Zoals de resultaten van De Lannoy laten zien is dit erg belangrijk. Toch is de manier waarop veel onderzoeken hun data rapporteren nog steeds gebrekkig, laat een beschouwing uit 2015 in Experimental Physiology zien. Het probleem is dat er een willekeurige variatie in elke meting zit (ofwel inherent aan de meting zelf of aan biologische fluctuaties van hetgeen dat er gemeten wordt). ‘Als ik twee opvolgende bloeddrukmetingen doe bij 1000 mensen, zal deze willekeurige variatie ervoor zorgen dat sommige mensen een hogere en andere mensen een lagere uitslag hebben, maar dat betekent niet dat we ze kunnen opdelen in mensen met en zonder reactie!’

Dit wordt geïllustreerd door een simulatie waarbij iedereens echte bloeddruk met 5 mmHG wordt verlaagd, maar de metingen onderhevig zijn aan de gebruikelijke willekeurige fluctuaties. ‘Het probleem is zelfs nog erger dan we dachten, dankzij het ‘verloop naar het gemiddelde’. Deelnemers met een willekeurig hoge eerste waarde hebben een grotere kans dat hun tweede waarde lager is en vice-versa. Dit geeft de biologisch plausibele illusie dat de minder fitte deelnemers een grotere respons krijgen van een ingreep, zelfs als elke respons eigenlijk identiek is.’

Conclusie

De conclusie is dat onderzoekers voorzichtig (en lezers sceptisch) moeten zijn over de statistieken met individuele variatie. (In technische termen beweert het onderzoeksblad dat als de standaardafwijkingen van je eerste en laatste meting hetzelfde zijn er geen rechtvaardiging is voor het analyseren en bespreken van individuele responses.)

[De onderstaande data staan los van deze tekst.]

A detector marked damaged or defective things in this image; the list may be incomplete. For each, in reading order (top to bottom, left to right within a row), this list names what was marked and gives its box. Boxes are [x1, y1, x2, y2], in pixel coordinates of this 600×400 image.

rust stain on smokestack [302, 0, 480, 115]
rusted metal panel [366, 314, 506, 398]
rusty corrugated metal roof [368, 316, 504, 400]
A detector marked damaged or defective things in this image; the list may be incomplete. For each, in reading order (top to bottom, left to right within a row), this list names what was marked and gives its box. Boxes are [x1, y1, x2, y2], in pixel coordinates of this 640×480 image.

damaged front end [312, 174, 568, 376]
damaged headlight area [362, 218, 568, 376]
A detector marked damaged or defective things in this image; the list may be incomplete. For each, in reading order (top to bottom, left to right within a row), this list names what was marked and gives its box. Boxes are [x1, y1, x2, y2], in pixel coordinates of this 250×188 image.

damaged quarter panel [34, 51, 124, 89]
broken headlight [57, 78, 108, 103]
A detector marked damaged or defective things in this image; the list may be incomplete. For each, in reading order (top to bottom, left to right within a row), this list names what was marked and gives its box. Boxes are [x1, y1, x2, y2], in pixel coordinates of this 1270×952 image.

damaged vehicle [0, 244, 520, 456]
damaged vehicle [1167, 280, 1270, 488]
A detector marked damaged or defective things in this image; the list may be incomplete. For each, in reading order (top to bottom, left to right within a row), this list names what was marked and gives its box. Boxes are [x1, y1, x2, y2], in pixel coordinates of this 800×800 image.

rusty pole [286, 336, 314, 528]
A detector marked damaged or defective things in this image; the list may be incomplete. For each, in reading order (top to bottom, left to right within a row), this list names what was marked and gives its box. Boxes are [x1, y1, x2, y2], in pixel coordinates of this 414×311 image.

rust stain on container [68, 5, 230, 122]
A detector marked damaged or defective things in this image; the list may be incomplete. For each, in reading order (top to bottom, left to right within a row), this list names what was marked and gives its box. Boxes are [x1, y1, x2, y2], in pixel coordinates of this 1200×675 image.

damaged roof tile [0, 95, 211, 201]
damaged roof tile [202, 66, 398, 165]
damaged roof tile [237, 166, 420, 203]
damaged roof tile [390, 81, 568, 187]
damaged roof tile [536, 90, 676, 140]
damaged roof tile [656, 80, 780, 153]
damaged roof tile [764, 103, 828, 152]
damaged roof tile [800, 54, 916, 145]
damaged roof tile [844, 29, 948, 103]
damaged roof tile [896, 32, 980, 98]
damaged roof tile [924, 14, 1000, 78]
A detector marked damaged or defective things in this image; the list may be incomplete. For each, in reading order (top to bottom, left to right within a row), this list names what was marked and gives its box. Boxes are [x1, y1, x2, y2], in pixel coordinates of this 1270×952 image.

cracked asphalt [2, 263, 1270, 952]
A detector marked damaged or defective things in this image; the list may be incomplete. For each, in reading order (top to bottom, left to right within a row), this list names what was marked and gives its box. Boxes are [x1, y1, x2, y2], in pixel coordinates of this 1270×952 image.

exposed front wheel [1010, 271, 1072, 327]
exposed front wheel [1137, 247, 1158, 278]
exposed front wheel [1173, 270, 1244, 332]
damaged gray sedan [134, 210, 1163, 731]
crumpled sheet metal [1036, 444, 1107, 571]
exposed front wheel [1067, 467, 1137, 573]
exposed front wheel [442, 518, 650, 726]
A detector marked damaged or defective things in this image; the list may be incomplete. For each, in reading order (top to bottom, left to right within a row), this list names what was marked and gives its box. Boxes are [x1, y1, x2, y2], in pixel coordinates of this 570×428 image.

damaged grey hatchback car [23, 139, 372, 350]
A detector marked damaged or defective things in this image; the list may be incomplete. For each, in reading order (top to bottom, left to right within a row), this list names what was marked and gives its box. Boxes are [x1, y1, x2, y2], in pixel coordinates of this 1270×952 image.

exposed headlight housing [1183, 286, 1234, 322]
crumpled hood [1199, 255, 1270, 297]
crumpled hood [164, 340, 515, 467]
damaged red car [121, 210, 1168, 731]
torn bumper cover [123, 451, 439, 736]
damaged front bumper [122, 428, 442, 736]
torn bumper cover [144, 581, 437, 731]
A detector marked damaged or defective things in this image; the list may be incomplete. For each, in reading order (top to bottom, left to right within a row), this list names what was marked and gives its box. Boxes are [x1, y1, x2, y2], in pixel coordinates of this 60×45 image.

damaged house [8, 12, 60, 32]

Uit de data van de Lannoy blijkt dat de resultaten de wiskundige drempel voor individuele respons wel halen, maar niet met veel marge. ‘Terwijl dit debat voortduurt, denk (en hoop) ik dat we een grotere focus zien op wanneer er sprake is van respons en non-respons en wanneer het alleen een hoop willekeur is.’